### What is expected
What is needed is a faithful copy of all the entries, with no pictures in it.

### Record set
● ● ●
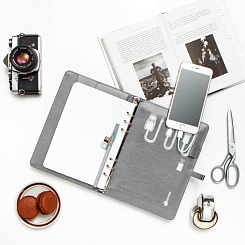 Ежедневник со встроенной зарядкой и флешкой 32 ГБ Оптимус - фото 6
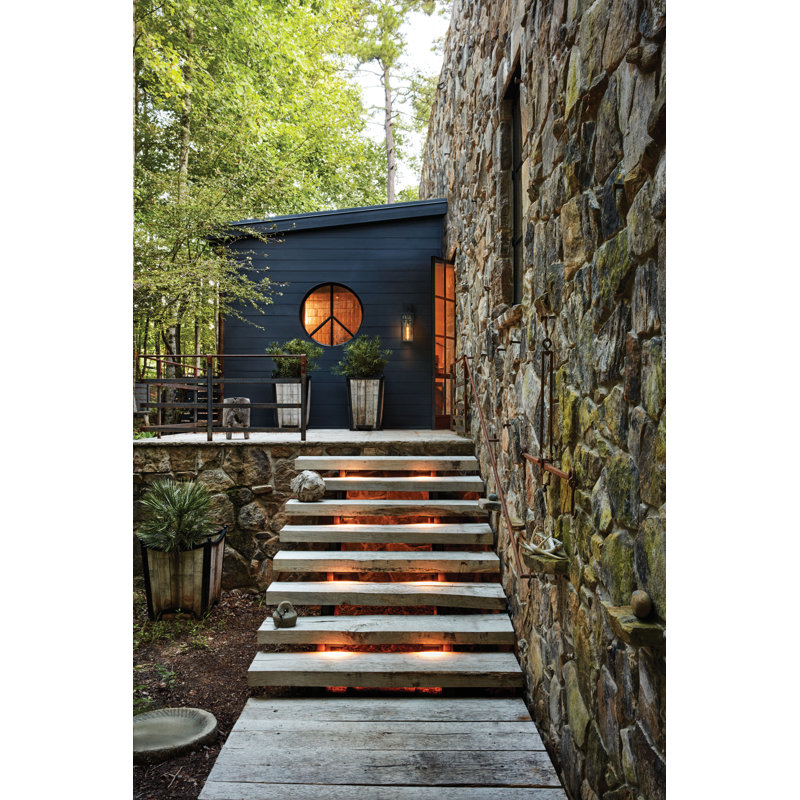 Porter Outdoor Wall Lantern, Aged Zinc, 25" H x 7.5" W x 9.25" D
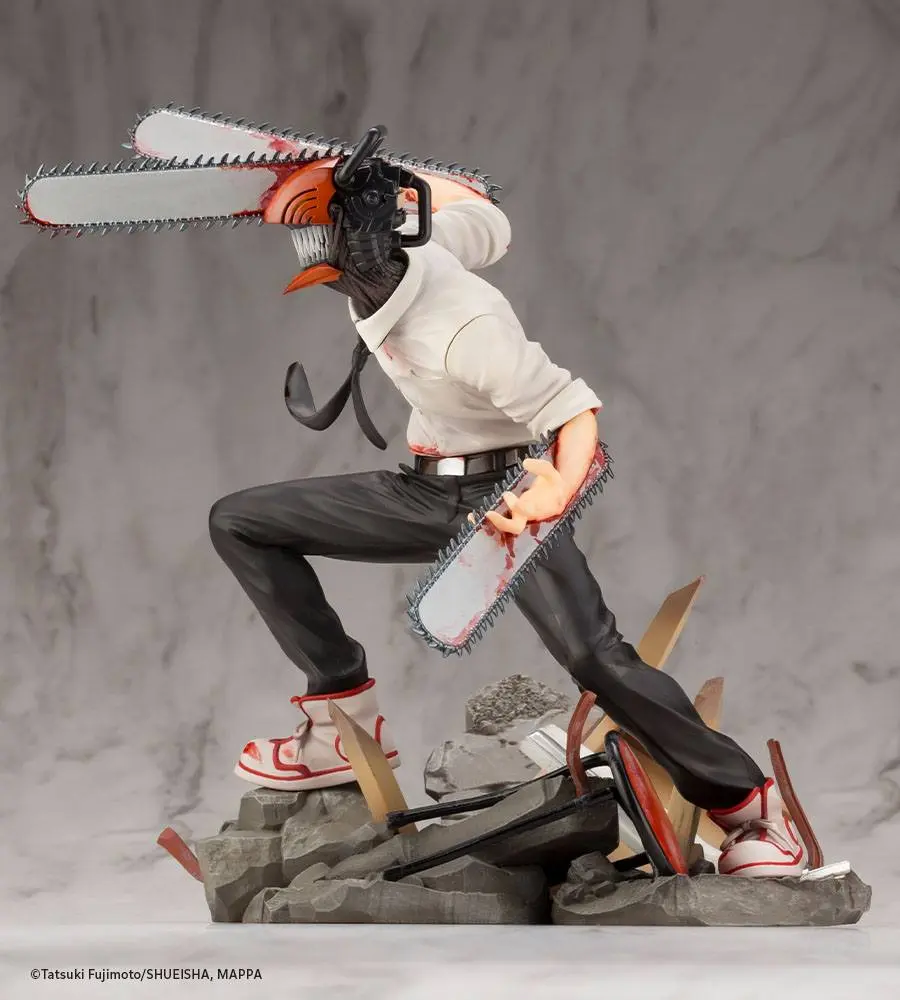 Statuie PVC 1/8 Chainsaw Man Bonus Edition 20 cm poza produsului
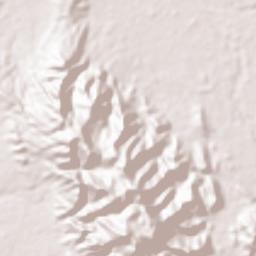 Carpenter Terrain Map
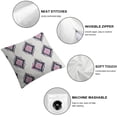 thumbnail image 4 of SHANXI Throw Pillow Covers and Pink with Shapes istic 20x20in, 4 of 5
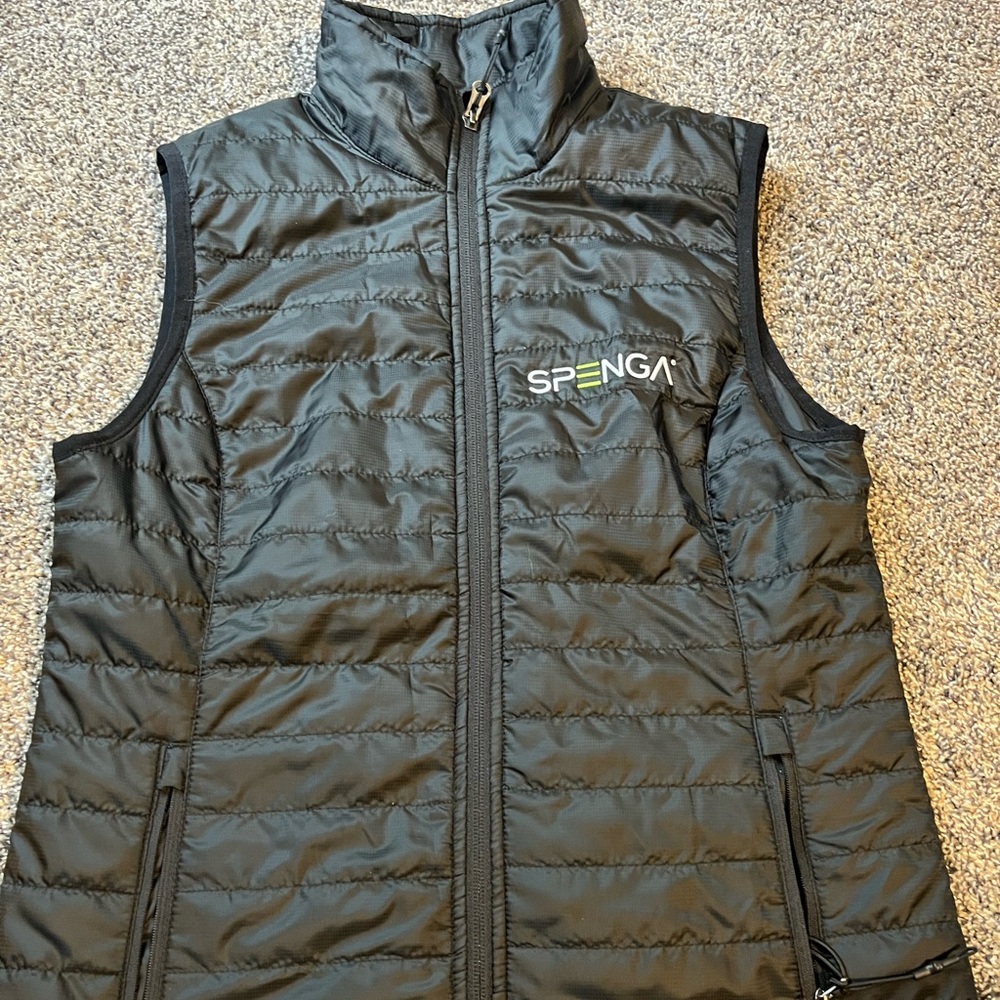 SPENGA vest - size small. Never worn. Cinched waist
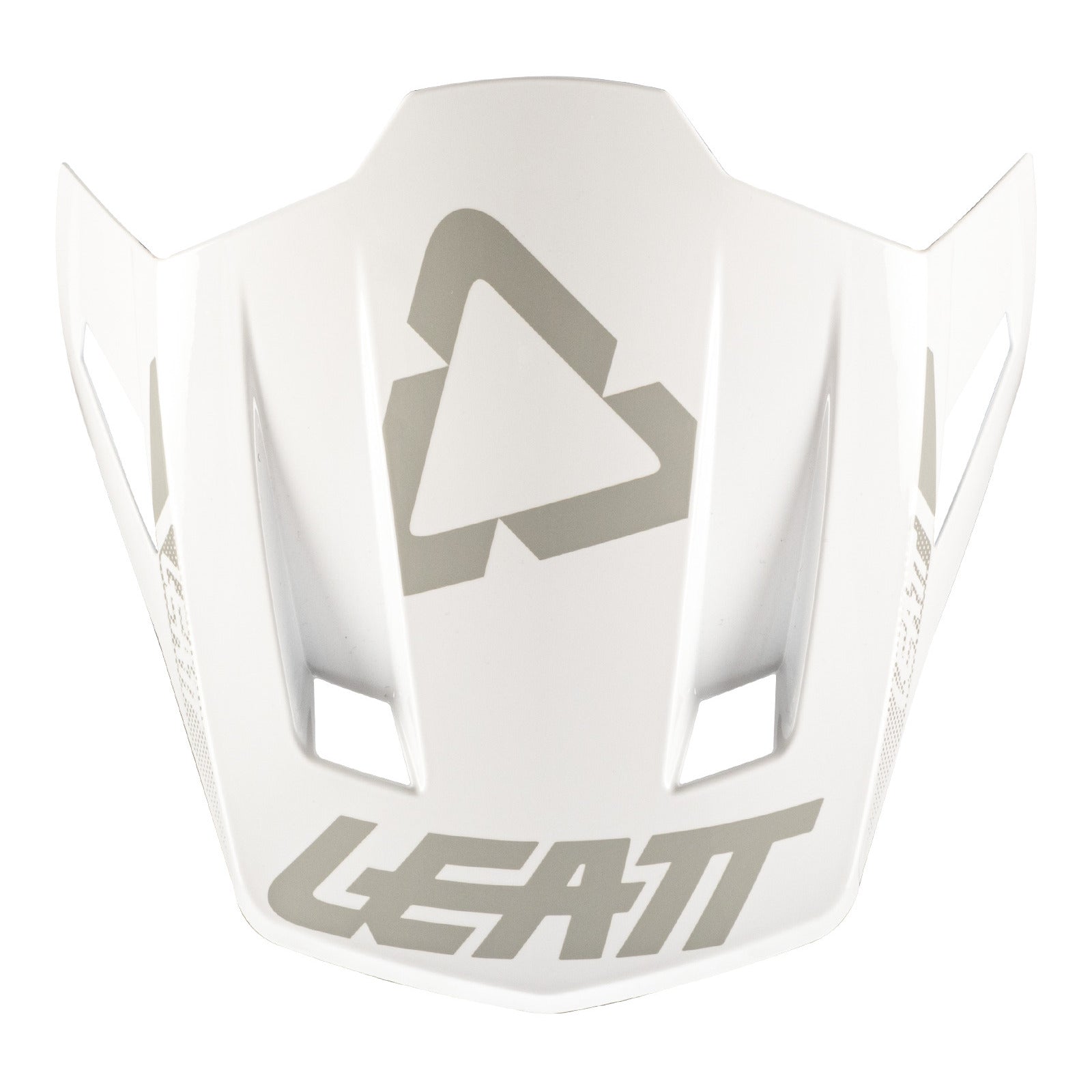 Leatt 7.5 Helmet Peak - White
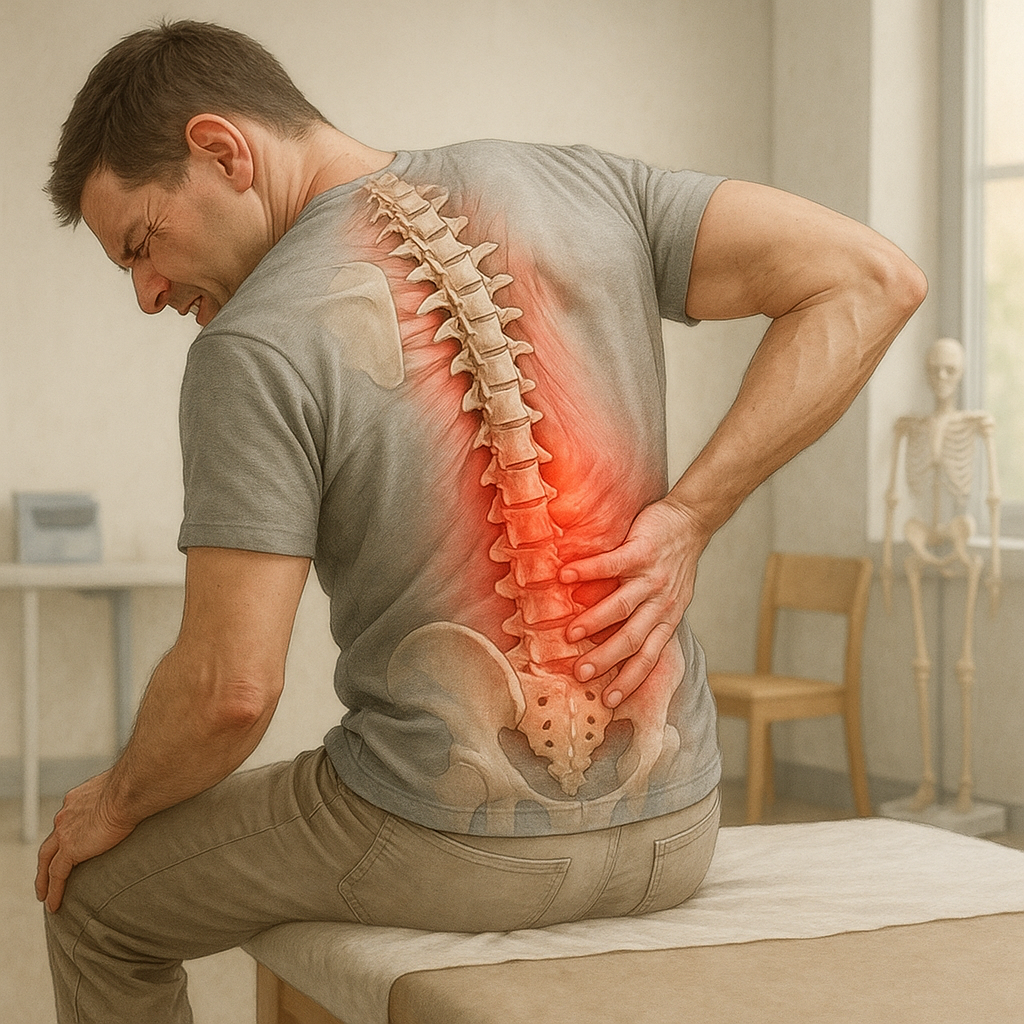 Kramp rug: ontdek de oorzaken en vind verlichting met slimme oplossingen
● ● ●
### Exercise response
 Ежедневник со встроенной зарядкой и флешкой 32 ГБ Оптимус - фото 6
 Porter Outdoor Wall Lantern, Aged Zinc, 25" H x 7.5" W x 9.25" D
 Statuie PVC 1/8 Chainsaw Man Bonus Edition 20 cm poza produsului
 Carpenter Terrain Map
 thumbnail image 4 of SHANXI Throw Pillow Covers and Pink with Shapes istic 20x20in, 4 of 5
 SPENGA vest - size small. Never worn. Cinched waist
 Leatt 7.5 Helmet Peak - White
 Kramp rug: ontdek de oorzaken en vind verlichting met slimme oplossingen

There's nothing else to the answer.